Pollensa, in the north of Majorca, is one of my favourite holiday places. 
The light has a chromatic quality, giving it a clarity that attracts artists to the area and writers, too.

One day, we took the train to Soller, a small town with lovely old houses where orange merchants lived years ago.

I did not know at the time, but Alan Sillitoe, the author, rented a house there in the 1950's. 
It was 1963 when I read his book 'Saturday Night and Sunday Morning'.  I was expecting my first daughter and I had borrowed the novel from the Fishguard Library.

The book impressed me,  describing situations  clearly and simply.  Before this, I had been reading Thomas Hardy but  'Saturday Night and Sunday Morning' was different.

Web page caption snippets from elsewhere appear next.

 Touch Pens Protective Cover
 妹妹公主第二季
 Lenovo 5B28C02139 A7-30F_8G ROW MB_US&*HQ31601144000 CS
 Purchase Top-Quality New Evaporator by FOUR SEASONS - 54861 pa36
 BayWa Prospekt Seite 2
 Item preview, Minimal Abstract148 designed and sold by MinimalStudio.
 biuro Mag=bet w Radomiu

Sillitoe's style struck me as a completely new way of writing, not that I had much experience of reading novels at that age, but I realised it was something special.

Alan Sillitoe lived in Soller for a number of years, surviving on a small disability pension from the forces. One night, on returning from the local taverna, he found the kitchen was swarming with mice, which he had to sweep out through the door.

I am given to sudden flights of fancy and remarked to my husband that it must be lovely to live in Soller.
He thought about it before remarking that the winters can be bitterly cold there, hence the mice invasion, probably.

Let's just say I'd like to spend the summer months there, then, with something of Alan Sillitoe's to read.